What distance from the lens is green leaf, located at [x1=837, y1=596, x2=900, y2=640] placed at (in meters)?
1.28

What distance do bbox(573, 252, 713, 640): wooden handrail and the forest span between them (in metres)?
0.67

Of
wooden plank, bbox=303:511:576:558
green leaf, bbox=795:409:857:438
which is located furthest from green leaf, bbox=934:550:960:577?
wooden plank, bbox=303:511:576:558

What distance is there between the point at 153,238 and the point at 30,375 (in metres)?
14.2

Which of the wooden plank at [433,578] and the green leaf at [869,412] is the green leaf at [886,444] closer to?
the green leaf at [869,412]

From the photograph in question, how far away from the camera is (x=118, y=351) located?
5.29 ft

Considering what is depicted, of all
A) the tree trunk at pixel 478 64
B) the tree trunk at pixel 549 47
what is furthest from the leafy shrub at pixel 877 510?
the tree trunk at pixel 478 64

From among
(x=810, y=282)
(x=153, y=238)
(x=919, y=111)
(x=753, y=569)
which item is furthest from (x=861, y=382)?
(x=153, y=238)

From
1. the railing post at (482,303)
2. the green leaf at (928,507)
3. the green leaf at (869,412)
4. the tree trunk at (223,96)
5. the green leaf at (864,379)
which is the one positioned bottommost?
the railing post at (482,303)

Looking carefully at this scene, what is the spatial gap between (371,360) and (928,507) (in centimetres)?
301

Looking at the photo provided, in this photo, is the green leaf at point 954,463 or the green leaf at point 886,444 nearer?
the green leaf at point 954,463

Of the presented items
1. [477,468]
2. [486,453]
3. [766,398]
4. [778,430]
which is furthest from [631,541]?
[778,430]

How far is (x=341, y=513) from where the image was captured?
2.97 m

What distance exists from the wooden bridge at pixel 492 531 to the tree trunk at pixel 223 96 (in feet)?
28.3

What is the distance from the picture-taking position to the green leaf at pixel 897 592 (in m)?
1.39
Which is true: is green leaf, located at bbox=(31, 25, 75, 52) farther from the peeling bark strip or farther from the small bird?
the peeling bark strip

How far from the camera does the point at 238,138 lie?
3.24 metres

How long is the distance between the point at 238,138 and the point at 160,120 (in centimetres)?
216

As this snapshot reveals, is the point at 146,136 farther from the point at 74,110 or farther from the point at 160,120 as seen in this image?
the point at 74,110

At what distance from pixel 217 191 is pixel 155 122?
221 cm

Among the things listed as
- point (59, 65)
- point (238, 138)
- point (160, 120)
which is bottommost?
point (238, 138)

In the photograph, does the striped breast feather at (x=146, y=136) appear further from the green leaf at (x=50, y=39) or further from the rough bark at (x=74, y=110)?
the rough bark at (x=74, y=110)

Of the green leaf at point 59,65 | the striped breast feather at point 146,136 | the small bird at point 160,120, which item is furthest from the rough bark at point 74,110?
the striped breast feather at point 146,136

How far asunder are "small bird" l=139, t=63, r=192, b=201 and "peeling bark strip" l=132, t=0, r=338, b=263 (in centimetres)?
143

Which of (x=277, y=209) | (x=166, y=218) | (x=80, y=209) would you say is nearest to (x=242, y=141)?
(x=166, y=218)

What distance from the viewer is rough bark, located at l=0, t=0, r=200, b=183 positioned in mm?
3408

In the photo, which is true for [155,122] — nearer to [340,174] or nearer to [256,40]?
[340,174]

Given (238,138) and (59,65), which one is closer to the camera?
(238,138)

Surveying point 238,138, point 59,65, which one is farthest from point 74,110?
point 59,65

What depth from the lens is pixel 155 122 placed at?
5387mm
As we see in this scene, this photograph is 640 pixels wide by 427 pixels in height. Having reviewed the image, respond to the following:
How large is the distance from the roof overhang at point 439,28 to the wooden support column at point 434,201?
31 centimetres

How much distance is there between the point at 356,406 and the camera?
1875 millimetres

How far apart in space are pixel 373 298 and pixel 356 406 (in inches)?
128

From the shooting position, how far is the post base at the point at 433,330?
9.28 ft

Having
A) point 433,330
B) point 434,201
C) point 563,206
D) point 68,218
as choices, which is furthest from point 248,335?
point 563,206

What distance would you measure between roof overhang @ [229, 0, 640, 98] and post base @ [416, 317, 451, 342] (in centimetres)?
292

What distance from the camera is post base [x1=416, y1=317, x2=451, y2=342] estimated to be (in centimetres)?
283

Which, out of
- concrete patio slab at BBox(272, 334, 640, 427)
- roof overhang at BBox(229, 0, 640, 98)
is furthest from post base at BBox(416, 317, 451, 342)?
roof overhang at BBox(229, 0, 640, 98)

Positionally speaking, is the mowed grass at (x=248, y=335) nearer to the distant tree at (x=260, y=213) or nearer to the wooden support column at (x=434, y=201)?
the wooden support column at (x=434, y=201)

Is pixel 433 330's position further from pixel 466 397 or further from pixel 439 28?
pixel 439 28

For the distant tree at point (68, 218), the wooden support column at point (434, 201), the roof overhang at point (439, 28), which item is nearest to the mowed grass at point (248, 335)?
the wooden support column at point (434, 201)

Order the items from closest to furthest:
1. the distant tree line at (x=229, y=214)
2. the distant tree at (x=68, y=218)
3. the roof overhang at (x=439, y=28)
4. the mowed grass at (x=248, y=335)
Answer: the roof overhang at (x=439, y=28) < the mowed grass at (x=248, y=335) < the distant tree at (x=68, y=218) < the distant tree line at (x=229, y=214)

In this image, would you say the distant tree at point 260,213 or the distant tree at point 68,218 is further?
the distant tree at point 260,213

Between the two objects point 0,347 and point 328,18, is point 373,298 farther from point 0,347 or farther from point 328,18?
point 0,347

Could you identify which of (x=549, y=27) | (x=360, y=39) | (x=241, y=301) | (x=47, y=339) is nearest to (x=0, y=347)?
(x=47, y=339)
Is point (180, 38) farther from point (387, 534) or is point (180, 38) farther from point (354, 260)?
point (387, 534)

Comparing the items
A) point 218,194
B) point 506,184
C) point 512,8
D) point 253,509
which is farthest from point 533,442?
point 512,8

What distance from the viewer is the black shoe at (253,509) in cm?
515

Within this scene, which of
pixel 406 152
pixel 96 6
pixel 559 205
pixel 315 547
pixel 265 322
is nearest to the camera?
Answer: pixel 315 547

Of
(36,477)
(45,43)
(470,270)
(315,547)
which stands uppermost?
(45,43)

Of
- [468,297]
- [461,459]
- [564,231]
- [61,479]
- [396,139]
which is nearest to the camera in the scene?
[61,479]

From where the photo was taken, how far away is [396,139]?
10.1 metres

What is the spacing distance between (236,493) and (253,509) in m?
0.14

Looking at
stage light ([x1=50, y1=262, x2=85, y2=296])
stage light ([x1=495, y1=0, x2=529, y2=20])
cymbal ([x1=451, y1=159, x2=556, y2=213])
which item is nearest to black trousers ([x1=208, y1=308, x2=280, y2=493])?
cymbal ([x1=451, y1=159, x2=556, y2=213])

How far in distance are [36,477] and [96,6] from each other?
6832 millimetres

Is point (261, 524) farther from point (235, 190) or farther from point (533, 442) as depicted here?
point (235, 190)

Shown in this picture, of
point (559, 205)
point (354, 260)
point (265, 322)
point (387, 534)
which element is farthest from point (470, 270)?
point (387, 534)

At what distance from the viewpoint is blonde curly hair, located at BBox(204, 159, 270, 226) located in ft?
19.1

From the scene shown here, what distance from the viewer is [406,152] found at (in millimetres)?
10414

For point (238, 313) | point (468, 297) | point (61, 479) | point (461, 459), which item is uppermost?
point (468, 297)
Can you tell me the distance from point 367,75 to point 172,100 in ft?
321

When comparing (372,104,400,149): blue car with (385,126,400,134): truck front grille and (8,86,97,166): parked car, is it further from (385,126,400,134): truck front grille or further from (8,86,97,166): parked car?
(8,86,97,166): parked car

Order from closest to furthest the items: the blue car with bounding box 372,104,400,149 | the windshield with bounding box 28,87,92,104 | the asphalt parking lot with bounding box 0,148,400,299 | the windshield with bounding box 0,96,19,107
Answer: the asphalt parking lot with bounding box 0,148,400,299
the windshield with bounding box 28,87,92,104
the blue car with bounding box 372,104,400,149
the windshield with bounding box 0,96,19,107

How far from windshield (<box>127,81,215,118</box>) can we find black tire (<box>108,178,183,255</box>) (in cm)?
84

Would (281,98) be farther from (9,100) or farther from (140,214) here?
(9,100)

..............................

Exercise details:
Write out the lines above, starting at the line that contains "Order from closest" and ending with the final line, and nothing else; copy them exactly.

The completed task:
Order from closest to furthest the items: the blue car with bounding box 372,104,400,149 | the windshield with bounding box 28,87,92,104 | the asphalt parking lot with bounding box 0,148,400,299 | the windshield with bounding box 0,96,19,107
Answer: the asphalt parking lot with bounding box 0,148,400,299
the windshield with bounding box 28,87,92,104
the blue car with bounding box 372,104,400,149
the windshield with bounding box 0,96,19,107

How far from windshield (<box>127,81,215,118</box>) can we find black tire (<box>108,178,183,255</box>) (in cm)?
84

Would (281,98) be farther from (9,100) or farther from (140,214) here?
(9,100)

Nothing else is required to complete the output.